The information society refers to a constellation of
developments arising from the growing use of communication
technologies in the acquisition, storage, and processing of
information, and the role of information in supporting the creation
and exchange of knowledge. Research on information societies really
began to take off in the 1970s when Daniel Bell wrote about the
information age . While there were earlier works that focused on
the growing importance of information in the economy, it was not
until the mid-1990s and the spread of the Internet that this field
of study experienced a huge expansion across a broad range of
disciplines in the social sciences and beyond. A critical mass of
scholarship has now accumulated, establishing the information
society and information societies as a terrain of substance and
complexity, the exploration and understanding of which requires
increasingly sophisticated navigation skills.

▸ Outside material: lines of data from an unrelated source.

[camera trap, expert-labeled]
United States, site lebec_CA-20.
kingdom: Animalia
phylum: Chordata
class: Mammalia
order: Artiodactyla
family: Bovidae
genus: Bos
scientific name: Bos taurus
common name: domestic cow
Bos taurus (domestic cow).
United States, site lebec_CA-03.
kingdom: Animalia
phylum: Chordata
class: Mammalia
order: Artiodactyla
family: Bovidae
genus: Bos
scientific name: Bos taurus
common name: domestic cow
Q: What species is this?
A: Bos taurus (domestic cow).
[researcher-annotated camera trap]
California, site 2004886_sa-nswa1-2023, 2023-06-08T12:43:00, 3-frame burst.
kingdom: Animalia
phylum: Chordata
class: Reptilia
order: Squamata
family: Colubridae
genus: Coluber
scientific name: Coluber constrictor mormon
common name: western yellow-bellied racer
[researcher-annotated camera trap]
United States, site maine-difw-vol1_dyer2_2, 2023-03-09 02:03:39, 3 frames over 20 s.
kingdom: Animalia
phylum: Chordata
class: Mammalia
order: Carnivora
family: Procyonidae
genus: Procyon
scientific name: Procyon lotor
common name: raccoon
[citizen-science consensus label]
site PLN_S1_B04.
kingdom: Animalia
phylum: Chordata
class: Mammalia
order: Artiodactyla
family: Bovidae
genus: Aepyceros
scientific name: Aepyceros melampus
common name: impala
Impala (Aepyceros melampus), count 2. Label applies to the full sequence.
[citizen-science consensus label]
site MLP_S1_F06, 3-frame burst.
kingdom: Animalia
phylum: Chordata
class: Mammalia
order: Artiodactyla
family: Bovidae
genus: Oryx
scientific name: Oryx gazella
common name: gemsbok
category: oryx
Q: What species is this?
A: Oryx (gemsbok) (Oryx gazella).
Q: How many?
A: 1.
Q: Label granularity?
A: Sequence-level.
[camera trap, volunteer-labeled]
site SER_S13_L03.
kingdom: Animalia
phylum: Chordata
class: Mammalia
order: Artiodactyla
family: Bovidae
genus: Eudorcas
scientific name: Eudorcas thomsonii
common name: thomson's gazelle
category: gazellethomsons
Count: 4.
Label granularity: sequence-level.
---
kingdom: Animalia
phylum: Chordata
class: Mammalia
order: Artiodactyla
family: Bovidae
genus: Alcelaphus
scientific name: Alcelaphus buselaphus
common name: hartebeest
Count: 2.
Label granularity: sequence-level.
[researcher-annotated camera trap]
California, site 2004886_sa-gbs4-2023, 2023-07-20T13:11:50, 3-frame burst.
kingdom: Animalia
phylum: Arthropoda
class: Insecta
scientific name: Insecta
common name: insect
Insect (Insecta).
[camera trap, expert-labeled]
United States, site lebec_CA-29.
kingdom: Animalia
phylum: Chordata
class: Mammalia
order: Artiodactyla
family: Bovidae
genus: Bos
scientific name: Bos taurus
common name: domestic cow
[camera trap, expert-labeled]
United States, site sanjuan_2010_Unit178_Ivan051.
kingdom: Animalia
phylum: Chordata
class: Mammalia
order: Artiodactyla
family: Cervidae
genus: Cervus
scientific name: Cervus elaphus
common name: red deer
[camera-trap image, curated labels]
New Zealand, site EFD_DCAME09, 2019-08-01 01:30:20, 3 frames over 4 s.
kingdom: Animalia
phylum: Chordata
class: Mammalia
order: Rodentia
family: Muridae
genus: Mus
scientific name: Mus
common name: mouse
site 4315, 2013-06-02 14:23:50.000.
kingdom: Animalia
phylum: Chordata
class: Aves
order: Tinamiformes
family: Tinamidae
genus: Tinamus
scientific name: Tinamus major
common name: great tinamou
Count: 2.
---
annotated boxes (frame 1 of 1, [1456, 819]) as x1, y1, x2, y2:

As research in and
around the area continues to flourish as never before, this new
title in Routledge 's Major Works series, Critical Concepts in
Sociology, meets the need for an authoritative reference work to
make sense of a rapidly growing and ever more complex corpus of
literature, and to provide a map of the area as it has emerged and
developed over the last thirty years or so.
The Information Society is fully indexed and has a comprehensive
introduction, newly written by the editor, which places the
material in its historical and intellectual context. It is an
essential work of reference and is destined to be valued by
scholars and students as well as policy-makers and practitioners in
the field as a vital one-stop research resource.